Given problem. Render the data below as a JSON list of strings with one string per line, omitting any blank lines.
(begin)
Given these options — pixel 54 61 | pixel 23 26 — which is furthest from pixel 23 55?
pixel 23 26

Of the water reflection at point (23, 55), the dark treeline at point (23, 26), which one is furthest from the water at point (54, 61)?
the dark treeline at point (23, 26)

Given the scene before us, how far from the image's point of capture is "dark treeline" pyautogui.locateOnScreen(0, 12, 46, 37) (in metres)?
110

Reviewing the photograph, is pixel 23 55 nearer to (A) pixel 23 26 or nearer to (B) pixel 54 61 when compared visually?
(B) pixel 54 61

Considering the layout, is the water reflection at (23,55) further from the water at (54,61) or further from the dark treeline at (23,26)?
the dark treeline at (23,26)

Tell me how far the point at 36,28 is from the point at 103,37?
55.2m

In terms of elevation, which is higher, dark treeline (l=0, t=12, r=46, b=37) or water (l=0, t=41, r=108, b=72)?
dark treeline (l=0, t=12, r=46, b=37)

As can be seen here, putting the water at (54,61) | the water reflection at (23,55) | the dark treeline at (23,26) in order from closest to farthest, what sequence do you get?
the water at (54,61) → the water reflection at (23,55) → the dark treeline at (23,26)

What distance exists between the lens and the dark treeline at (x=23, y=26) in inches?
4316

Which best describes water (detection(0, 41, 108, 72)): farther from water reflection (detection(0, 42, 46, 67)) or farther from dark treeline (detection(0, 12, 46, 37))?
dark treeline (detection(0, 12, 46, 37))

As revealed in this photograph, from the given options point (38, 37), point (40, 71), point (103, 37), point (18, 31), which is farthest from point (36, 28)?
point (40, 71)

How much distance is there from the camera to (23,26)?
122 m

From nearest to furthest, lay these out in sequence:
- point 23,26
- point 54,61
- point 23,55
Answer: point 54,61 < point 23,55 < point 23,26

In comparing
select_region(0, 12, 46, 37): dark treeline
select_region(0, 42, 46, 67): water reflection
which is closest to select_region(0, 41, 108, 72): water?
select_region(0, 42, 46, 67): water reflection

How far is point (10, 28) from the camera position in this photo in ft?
(end)
Solution to this exercise.
[
  "Given these options — pixel 54 61 | pixel 23 26 — which is furthest from pixel 23 55?",
  "pixel 23 26",
  "Of the water reflection at point (23, 55), the dark treeline at point (23, 26), which one is furthest from the water at point (54, 61)?",
  "the dark treeline at point (23, 26)",
  "Given the scene before us, how far from the image's point of capture is \"dark treeline\" pyautogui.locateOnScreen(0, 12, 46, 37) (in metres)?",
  "110",
  "Reviewing the photograph, is pixel 23 55 nearer to (A) pixel 23 26 or nearer to (B) pixel 54 61 when compared visually?",
  "(B) pixel 54 61",
  "Considering the layout, is the water reflection at (23,55) further from the water at (54,61) or further from the dark treeline at (23,26)?",
  "the dark treeline at (23,26)",
  "Tell me how far the point at 36,28 is from the point at 103,37?",
  "55.2m",
  "In terms of elevation, which is higher, dark treeline (l=0, t=12, r=46, b=37) or water (l=0, t=41, r=108, b=72)?",
  "dark treeline (l=0, t=12, r=46, b=37)",
  "As can be seen here, putting the water at (54,61) | the water reflection at (23,55) | the dark treeline at (23,26) in order from closest to farthest, what sequence do you get?",
  "the water at (54,61) → the water reflection at (23,55) → the dark treeline at (23,26)",
  "What distance exists between the lens and the dark treeline at (x=23, y=26) in inches?",
  "4316",
  "Which best describes water (detection(0, 41, 108, 72)): farther from water reflection (detection(0, 42, 46, 67)) or farther from dark treeline (detection(0, 12, 46, 37))?",
  "dark treeline (detection(0, 12, 46, 37))",
  "As revealed in this photograph, from the given options point (38, 37), point (40, 71), point (103, 37), point (18, 31), which is farthest from point (36, 28)?",
  "point (40, 71)",
  "How much distance is there from the camera to (23,26)?",
  "122 m",
  "From nearest to furthest, lay these out in sequence:",
  "- point 23,26",
  "- point 54,61",
  "- point 23,55",
  "Answer: point 54,61 < point 23,55 < point 23,26",
  "In comparing",
  "select_region(0, 12, 46, 37): dark treeline",
  "select_region(0, 42, 46, 67): water reflection",
  "which is closest to select_region(0, 41, 108, 72): water?",
  "select_region(0, 42, 46, 67): water reflection",
  "How far is point (10, 28) from the camera position in this photo in ft?"
]